An international operation involving the U.S. Department of Justice alongside law enforcement officials in Germany, the Netherlands and the United Kingdom took down a Russian botnet made up of millions of hacked internet-connected devices, the DOJ said in a statement Thursday.
Federal prosecutors in the Southern District of California said operators of a botnet botnet known as “RSOCKS” leased access to tens of thousands of compromised internet-connected devices at at time to carry out a variety of malicious actions.
A botnet — a group of compromised internet-connected devices that can be controlled as a group — can be used toward a variety of malicious ends such as to flood targets with traffic, send spam email or engage in credential stuffing at scale, where attackers use stolen username/password combinations to gain access to user accounts with automated login attempts.
It’s the second known international operation to take down a botnet this month alone. Botnets, however, can prove difficult to put down for good, and sometimes bounce back from such operations.
According to the unsealed search warrant in the case, the FBI have been investigating RSOCKS dating back to late 2016. The agency’s investigators used undercover purchases to obtain access to the botnet to identify backend infrastructure and victims.
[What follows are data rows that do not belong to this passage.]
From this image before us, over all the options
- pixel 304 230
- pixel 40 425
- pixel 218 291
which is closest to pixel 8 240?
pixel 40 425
FBI investigators learned that RSOCKS customers were routed through a Florida-based hosting company — The Constant Company, or “Vultr” — to access the botnet’s services. Agents also identified multiple victims in San Diego whose devices had been compromised and used as part of the botnet, including an unnamed university, hotel, television studio, an electronics manufacturer, home businesses and individuals, according to the warrant.
FBI investigators were able to replace compromised devices with government-controlled computers “and all three were subsequently compromised by known RSOCKS [command and control] server IP addresses,” the warrant reads.
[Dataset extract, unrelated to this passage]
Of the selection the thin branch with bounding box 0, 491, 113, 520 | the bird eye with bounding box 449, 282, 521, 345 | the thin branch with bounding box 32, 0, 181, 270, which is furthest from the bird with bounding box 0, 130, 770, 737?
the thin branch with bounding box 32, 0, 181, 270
The warrant seeks additional information about Vultr’s customers associated with specific IP addresses including names, session logs, event logs and billing information, among other materials.
“In September 2020, FBI Director Christopher Wray announced the FBI’s new strategy for countering cyber threats,” the DOJ statement read. “The strategy focuses on imposing risk and consequences on cyber adversaries through the FBI’s unique authorities, world-class capabilities, and enduring partnerships.”